* _What is expected_
Find the string "SENSOR" in the records and copy each line where it occurs.

* _Dataset entries_
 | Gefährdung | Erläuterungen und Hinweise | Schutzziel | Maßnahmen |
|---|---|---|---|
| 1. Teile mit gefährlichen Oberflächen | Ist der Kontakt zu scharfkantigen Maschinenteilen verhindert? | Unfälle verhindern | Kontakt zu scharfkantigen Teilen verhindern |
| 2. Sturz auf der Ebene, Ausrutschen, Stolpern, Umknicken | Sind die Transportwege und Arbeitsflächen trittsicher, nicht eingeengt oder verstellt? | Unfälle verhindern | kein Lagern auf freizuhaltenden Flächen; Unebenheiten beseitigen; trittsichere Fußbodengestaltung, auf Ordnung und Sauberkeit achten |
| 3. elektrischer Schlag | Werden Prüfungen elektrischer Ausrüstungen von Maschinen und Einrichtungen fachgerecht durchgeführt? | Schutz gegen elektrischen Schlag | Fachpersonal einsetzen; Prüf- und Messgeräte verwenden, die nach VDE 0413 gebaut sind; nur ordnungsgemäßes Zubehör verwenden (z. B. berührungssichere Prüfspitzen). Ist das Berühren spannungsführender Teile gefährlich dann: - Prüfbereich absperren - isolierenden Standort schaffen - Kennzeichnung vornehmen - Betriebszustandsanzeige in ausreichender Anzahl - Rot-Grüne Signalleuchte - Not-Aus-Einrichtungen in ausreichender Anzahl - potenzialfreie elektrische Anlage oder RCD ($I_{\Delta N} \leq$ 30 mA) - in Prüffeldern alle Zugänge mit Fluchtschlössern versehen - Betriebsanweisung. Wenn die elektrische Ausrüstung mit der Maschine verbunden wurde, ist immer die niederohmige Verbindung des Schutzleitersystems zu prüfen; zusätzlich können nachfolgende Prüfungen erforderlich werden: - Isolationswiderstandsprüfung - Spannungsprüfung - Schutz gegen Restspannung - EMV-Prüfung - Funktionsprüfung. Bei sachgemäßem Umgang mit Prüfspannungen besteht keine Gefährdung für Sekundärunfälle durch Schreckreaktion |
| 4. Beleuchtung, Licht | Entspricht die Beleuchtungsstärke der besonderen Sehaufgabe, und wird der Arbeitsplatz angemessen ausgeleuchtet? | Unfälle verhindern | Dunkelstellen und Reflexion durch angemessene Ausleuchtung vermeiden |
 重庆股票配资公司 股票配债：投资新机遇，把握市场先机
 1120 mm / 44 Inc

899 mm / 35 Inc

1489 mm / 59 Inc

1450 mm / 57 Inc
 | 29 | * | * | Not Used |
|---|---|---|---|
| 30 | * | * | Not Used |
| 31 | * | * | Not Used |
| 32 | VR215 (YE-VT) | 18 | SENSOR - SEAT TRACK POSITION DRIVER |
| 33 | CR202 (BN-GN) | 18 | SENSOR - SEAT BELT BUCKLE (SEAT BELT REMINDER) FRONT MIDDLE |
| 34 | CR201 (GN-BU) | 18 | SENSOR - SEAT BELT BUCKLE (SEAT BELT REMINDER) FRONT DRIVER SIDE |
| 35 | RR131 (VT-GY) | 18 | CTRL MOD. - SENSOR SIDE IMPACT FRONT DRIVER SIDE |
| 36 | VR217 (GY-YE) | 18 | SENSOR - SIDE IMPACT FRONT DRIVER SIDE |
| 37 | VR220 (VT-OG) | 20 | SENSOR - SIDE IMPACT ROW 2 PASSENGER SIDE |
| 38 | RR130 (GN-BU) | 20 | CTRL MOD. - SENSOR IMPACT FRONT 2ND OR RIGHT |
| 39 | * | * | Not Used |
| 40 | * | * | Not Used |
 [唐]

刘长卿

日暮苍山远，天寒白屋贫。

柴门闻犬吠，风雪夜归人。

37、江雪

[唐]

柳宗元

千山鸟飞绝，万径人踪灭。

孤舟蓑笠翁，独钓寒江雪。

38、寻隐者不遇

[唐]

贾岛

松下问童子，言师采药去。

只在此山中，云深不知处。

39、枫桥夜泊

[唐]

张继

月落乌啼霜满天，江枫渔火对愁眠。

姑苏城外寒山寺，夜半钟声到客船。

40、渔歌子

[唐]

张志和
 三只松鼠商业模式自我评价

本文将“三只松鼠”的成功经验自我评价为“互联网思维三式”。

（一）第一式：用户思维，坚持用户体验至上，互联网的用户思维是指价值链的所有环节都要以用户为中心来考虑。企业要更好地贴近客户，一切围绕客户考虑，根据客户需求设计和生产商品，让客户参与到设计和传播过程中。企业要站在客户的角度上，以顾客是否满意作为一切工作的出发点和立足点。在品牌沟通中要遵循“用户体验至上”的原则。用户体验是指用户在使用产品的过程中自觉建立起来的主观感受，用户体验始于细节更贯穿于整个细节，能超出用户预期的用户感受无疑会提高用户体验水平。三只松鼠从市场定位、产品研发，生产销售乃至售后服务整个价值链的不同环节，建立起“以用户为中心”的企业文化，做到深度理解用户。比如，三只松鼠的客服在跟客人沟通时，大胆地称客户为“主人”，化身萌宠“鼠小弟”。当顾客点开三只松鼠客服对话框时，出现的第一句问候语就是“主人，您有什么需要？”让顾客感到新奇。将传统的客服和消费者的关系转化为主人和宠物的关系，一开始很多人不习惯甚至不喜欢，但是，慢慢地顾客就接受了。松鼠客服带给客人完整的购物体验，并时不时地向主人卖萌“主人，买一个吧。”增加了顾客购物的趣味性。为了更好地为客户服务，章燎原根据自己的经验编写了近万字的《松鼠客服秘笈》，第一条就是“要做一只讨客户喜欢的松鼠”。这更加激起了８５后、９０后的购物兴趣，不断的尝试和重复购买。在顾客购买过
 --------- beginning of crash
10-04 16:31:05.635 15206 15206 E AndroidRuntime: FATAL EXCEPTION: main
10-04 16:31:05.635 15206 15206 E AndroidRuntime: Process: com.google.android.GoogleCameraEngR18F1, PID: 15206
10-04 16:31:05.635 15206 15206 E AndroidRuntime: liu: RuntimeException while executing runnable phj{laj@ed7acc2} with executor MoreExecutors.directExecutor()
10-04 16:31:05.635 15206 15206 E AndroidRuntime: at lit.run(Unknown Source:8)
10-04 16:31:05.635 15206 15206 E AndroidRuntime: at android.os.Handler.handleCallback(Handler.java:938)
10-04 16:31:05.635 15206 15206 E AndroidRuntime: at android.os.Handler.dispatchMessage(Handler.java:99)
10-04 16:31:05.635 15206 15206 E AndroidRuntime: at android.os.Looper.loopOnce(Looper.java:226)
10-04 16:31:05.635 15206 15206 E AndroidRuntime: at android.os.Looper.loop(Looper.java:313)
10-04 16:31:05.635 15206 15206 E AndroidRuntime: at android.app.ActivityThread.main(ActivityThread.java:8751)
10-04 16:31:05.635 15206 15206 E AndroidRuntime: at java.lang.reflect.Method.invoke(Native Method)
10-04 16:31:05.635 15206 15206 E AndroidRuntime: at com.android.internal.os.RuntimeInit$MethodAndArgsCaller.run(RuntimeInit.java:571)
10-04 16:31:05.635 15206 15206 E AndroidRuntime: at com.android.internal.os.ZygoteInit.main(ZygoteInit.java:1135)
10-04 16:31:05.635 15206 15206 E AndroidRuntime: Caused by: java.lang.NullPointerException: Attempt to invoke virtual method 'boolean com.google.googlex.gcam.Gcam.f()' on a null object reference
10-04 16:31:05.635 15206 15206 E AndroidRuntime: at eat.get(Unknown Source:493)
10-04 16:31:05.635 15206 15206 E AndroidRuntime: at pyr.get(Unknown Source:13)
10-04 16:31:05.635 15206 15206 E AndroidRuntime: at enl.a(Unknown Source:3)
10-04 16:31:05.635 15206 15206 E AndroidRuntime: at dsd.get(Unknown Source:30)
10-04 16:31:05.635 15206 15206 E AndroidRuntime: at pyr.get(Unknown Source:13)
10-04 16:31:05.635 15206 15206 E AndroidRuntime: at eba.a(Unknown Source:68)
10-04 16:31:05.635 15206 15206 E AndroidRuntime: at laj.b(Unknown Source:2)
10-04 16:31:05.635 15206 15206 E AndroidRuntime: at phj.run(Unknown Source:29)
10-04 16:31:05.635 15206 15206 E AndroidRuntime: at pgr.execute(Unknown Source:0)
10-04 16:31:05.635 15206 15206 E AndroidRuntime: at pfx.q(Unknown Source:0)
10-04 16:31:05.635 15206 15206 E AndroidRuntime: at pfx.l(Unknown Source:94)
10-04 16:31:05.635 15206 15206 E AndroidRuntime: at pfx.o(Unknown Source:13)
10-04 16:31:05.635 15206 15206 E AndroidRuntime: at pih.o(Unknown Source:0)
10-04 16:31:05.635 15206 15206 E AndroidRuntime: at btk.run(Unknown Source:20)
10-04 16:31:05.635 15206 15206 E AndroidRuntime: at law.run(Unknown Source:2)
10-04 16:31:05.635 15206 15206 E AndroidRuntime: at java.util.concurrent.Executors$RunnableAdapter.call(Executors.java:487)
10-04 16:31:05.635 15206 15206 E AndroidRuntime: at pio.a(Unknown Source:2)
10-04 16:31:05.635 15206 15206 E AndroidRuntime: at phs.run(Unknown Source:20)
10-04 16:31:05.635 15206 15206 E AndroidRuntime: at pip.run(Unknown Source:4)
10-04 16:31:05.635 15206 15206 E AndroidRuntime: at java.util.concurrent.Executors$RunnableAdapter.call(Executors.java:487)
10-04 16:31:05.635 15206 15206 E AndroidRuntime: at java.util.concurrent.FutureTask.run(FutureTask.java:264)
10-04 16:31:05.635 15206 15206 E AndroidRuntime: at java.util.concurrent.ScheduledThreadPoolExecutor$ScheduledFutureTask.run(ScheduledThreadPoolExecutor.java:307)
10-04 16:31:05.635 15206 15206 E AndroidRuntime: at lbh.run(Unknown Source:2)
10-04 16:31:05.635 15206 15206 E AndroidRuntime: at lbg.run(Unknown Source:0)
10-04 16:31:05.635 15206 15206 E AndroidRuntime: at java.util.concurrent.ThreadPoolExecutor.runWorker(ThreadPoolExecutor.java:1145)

* _Exercise response_
| 32 | VR215 (YE-VT) | 18 | SENSOR - SEAT TRACK POSITION DRIVER |
| 33 | CR202 (BN-GN) | 18 | SENSOR - SEAT BELT BUCKLE (SEAT BELT REMINDER) FRONT MIDDLE |
| 34 | CR201 (GN-BU) | 18 | SENSOR - SEAT BELT BUCKLE (SEAT BELT REMINDER) FRONT DRIVER SIDE |
| 35 | RR131 (VT-GY) | 18 | CTRL MOD. - SENSOR SIDE IMPACT FRONT DRIVER SIDE |
| 36 | VR217 (GY-YE) | 18 | SENSOR - SIDE IMPACT FRONT DRIVER SIDE |
| 37 | VR220 (VT-OG) | 20 | SENSOR - SIDE IMPACT ROW 2 PASSENGER SIDE |
| 38 | RR130 (GN-BU) | 20 | CTRL MOD. - SENSOR IMPACT FRONT 2ND OR RIGHT |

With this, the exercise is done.